Seorang pejabat dinas pariwisata kota ini bercerita ia berkali-kali menerima permintaan dari negeri jiran itu agar mereka dikirimi guru yang bisa mengajar tarian khas melayu.Sering pula datang orang yang berniat mendokumentasikan berbagai artefak kebudayaan melayu yang ada di Tanjung Pinang. Permintaan yang selalu ditolak.
“Kalau mereka ingin menikmati budaya melayu ya datang saja ke sini, bukan dibawa ke sana,” ujarnya. Menghadapi “serbuan” itu, masyarakat Tanjung Pinang tak reaktif dengan membuat aksi sweeping warga Malaysia. Karena banyak dari orang Malaysia yang berkunjung itu sebagai wisatawan dan itu justru mendatangkan devisa. Sebaliknya mereka justru terinspirasi merawat kebudayaan lokal dengan mendokumentasikan pantun dengan target membukukan sejuta pantun klasik dan modern. Sejauh ini sudah ada 10 ribu pantun yang berhasil dikumpulkan. Kota ini juga menargetkan membangun istana pantun yang rencananya akan selesai pada 2012.

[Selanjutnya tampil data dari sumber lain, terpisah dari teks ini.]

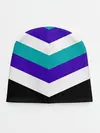 Детская шапка / Минимализм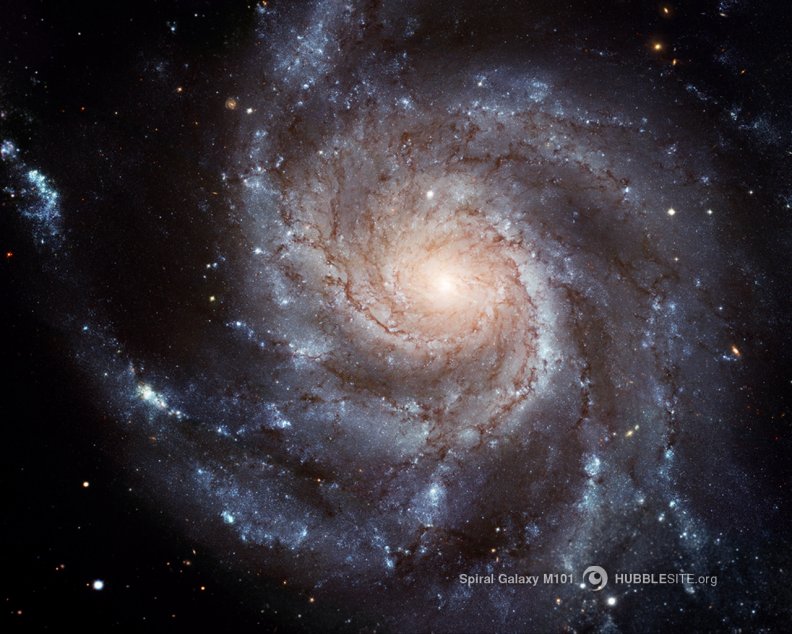 spiral_galaxy.jpg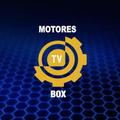Motores Tv Box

Dokumentasi produk budaya asli Indonesia juga dilakukan pengamat kuliner, Bondan Winarno., yang kaget karena Malaysia memasukkan kuetiau (Malaysia menyebutnya char kuey teow atau kuetiau goreng) sebagai warisan nasionalnya. Padahal masakan itu sejatinya tradisi kuliner Tionghoa bukan Melayu. Toh Malaysia beralasan kuetiau mereka itu khas Penang karena dimasak memakai kerang dan pakai kecap. Ketimbang meributkan daftar Malaysia National Heritage yang kabarnya juga memasukkan rendang di dalamnya, Bondan justru terinspirasi memulai proyek pendataan kuliner khas Indonesia.
Ia bertekad menerbitkan dokumentasi masakan yang layak menjadi pusaka kuliner Indonesia. Langkah Bondan ini barangkali bisa diikuti setiap orang di bidangnya masing-masing misalnya pendataan motif-motif batik atau juga flora dan fauna. Nah akan sangat baik jika hasil dokumentasikan itu dibukukan karena buku memang diakui sebagai sumber informasi dan rujukan resmi ketimbang lembaran dokumen pribadi ataupun data yang dimuat dalam situs internet.

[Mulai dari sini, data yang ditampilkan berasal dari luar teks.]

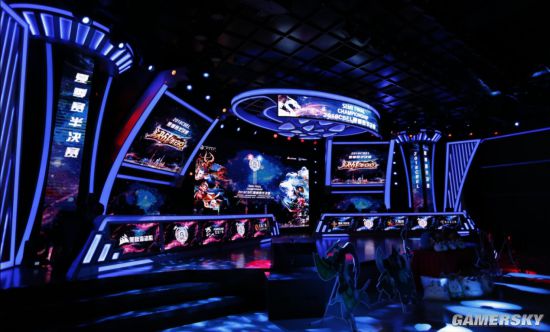 的反应和敏 的反应和敏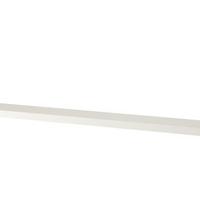 Mensole Ikea lack 190 cm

Kalaupun ada yang nekat mengklaim warisan budaya Indonesia, bisa dibantah dengan menyodorkan buku dokumentasi yang disusun dengan riset yang sahih tadi. Klaim-klaim yang dibuat negara tetangga justru mesti ditanggapi dengan mengarahkan energi pada langkah-langkah yang positif.